The tax authorities chose the cost plus method for determining the arm’s length price for low value-added intra-group services provided between related parties (Cost+). It took the parent company’s wage costs as the basis, to which it added a mark-up of 7 %, the maximum mark-up under Guideline D-10. On that basis, they concluded that the applicant had obtained services from the parent company that were different from the price at which an unrelated person would have provided the services.
An appeal was filed with the regional court where BEAS SUN s.r.o. argued that the tax authorities should have chosen the comparable uncontrolled price (CUP) method, rather than the Cost plus method, to determine the reference price.
The Regional Court stated that the CUP method is not superior to the other methods resulting from Guideline D-10 and the Transfer Pricing Guidelines for Multinational Enterprises and Tax Administrations issued by the Organisation for Economic Cooperation and Development (‘the OECD Guidelines’). The CUP method is preferred only if it can be used reliably. According to the Regional Court, the superiority of the CUP method is not apparent from the case-law of the Supreme Administrative Court. The case-law merely implies an obligation to state the reasons why the CUP method cannot be applied, on the ground that there are no independent transactions which are at least in substance comparable to the transaction under examination. According to the Regional Court, the tax authorities complied with that requirement. The tax authorities duly explained that the applicant purchased services which BEAS, a.s. supplied only to it or only to its subsidiaries. The tax authorities could not identify similar external independent transactions where services were provided in a similar content, scope and quality, given the wide range of activities provided. The Regional Court therefore confirmed that the tax authorities had sufficiently justified why they applied the Cost+ method instead of the CUP method.
BEAS Sun then appealed to the Supreme Administrative Court.
Judgment of the Court.
The Supreme Administrative Court upheld the decision of the Regional Court.
Excerpt in English
“[31] The comparable independent price (CUP) method is a direct method and can be applied in a case in which an independent transaction that is comparable to the controlled transaction under examination can be found. This method is the simplest in terms of applicability, but it requires a high degree of comparability of the transactions being compared, which is also its weakness. Since there is no similar independent transaction for many of the transactions between related entities, this direct method cannot always be applied and one of the indirect methods must be used (cf. the judgment of the Supreme Administrative Court of 23 January 2013, No 1 Afs 101/2012-31).
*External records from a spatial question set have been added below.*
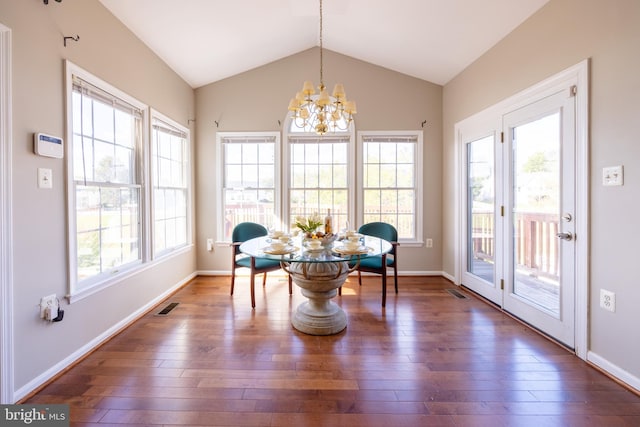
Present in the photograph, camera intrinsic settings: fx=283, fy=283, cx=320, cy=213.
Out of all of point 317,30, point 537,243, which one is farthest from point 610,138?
point 317,30

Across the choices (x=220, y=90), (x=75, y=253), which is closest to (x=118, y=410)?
(x=75, y=253)

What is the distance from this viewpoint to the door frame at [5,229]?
5.25 feet

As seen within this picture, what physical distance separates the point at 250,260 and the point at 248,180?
1.57 m

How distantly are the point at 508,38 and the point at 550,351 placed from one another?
290cm

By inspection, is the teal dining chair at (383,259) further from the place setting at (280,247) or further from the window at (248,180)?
the window at (248,180)

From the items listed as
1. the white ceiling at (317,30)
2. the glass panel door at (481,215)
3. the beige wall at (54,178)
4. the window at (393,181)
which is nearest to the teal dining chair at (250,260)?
the beige wall at (54,178)

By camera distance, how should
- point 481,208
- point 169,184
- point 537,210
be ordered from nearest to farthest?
point 537,210
point 481,208
point 169,184

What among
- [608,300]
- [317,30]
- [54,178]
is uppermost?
[317,30]

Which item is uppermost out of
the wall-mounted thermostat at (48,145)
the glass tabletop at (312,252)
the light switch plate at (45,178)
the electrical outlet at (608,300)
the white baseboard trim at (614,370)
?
the wall-mounted thermostat at (48,145)

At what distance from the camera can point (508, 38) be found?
283cm

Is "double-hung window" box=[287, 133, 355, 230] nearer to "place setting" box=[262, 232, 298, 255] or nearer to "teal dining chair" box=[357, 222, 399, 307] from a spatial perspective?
"teal dining chair" box=[357, 222, 399, 307]

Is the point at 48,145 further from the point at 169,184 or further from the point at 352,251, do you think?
the point at 352,251

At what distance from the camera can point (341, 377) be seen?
74.5 inches

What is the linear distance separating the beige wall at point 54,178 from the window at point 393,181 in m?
3.10
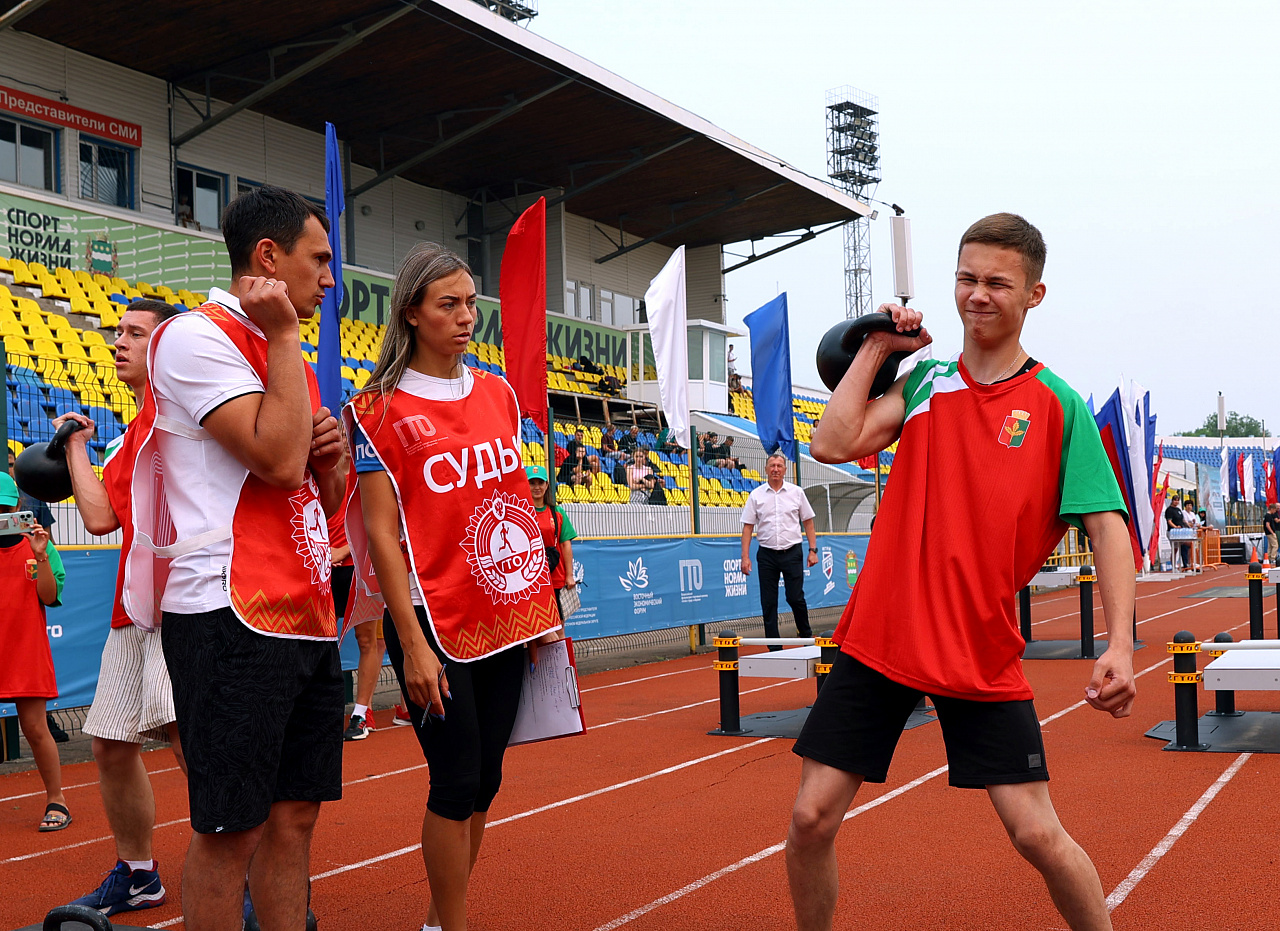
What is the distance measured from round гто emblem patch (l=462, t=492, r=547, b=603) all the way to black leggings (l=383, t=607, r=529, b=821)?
0.18m

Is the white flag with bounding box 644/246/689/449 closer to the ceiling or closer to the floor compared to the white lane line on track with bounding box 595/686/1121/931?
closer to the ceiling

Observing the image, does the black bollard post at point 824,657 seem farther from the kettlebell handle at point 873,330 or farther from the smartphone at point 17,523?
the smartphone at point 17,523

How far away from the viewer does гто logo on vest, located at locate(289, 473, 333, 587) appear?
255 cm

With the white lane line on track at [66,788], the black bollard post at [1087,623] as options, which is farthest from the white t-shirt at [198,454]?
the black bollard post at [1087,623]

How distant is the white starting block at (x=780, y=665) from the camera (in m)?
7.70

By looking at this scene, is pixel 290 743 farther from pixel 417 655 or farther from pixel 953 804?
pixel 953 804

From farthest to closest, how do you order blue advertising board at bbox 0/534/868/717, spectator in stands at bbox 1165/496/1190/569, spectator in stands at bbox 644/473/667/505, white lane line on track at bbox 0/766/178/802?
spectator in stands at bbox 1165/496/1190/569 → spectator in stands at bbox 644/473/667/505 → blue advertising board at bbox 0/534/868/717 → white lane line on track at bbox 0/766/178/802

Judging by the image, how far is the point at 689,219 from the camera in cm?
3145

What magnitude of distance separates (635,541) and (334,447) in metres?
9.96

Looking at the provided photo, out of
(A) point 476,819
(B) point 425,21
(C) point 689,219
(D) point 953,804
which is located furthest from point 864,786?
(C) point 689,219

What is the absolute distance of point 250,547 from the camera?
2439 millimetres

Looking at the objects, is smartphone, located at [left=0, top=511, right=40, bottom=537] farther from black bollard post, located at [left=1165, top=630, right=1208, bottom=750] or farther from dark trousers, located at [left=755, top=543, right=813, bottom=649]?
dark trousers, located at [left=755, top=543, right=813, bottom=649]

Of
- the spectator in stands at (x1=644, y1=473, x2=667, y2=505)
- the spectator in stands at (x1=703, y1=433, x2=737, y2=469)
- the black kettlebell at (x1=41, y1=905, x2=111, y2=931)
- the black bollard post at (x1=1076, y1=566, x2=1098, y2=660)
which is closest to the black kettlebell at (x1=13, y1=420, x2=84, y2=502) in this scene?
the black kettlebell at (x1=41, y1=905, x2=111, y2=931)

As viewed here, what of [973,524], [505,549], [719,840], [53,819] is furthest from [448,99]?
[973,524]
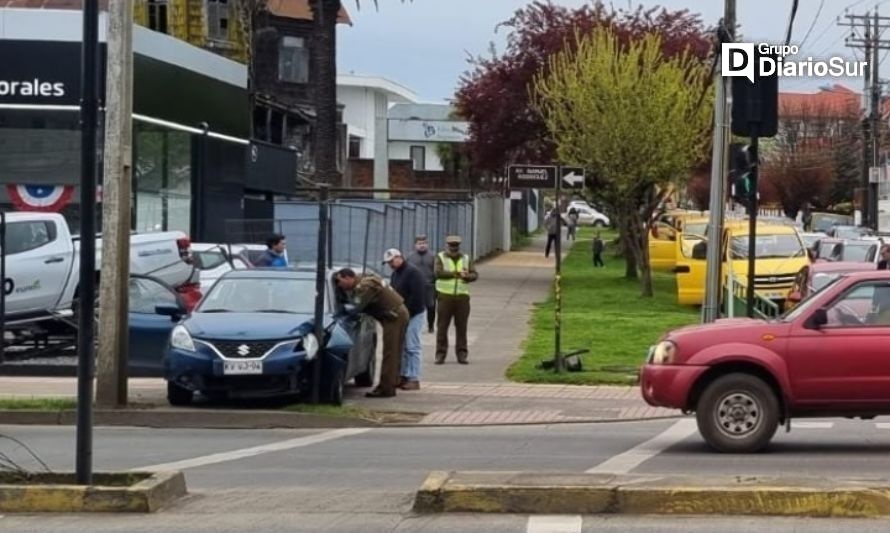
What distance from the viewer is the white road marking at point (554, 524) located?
940 centimetres

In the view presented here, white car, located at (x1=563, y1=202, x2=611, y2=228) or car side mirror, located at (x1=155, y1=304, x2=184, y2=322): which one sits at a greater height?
white car, located at (x1=563, y1=202, x2=611, y2=228)

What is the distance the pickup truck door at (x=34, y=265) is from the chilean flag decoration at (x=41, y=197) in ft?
28.2

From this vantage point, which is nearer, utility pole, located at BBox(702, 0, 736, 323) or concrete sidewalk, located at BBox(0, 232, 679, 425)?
concrete sidewalk, located at BBox(0, 232, 679, 425)

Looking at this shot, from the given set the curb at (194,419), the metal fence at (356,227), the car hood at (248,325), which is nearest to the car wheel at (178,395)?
the curb at (194,419)

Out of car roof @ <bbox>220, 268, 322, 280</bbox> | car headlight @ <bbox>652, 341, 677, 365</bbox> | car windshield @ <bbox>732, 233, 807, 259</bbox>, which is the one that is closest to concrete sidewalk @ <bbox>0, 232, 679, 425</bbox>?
car roof @ <bbox>220, 268, 322, 280</bbox>

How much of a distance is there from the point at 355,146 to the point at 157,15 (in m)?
39.2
[32] The ‘cost plus’ method is an indirect method. It is based on the costs incurred by the supplier in a dependent transaction for the purchase of assets or services provided to the related undertaking by an independent seller. An appropriate mark-up is then added to these costs. It is applied to low value-added service cases using a gross profit mark-up. The advantage of the Cost+ method is that it does not require as much attention to the comparability of the product or service as the CUP method. Thus, this method must analyse the differences between the controlled and independent transactions which have an impact on the amount of the mark-up in order to determine which adjustments should be made to the relevant mark-up of the independent transaction (cf. Supreme Administrative Court judgments of 23 January 2013, 1 Afs 101/2012-31, and 29 January 2020, 9 Afs 232/2018-63).
[33] On the basis of this case law, the Supreme Administrative Court finds that the tax authorities and the Regional Court did not err in relying on the OECD Directive and the guidelines issued by the General Tax Directorate, specifically Guideline D-10. The legal basis for their application was precisely Section 23(7) of the Income Tax Act. This was confirmed by the case law of the Supreme Administrative Court, which predated the decision of the tax authorities. The complainant disagreed, but did not put forward any opposing argumentation that would call into question the case-law referred to above.”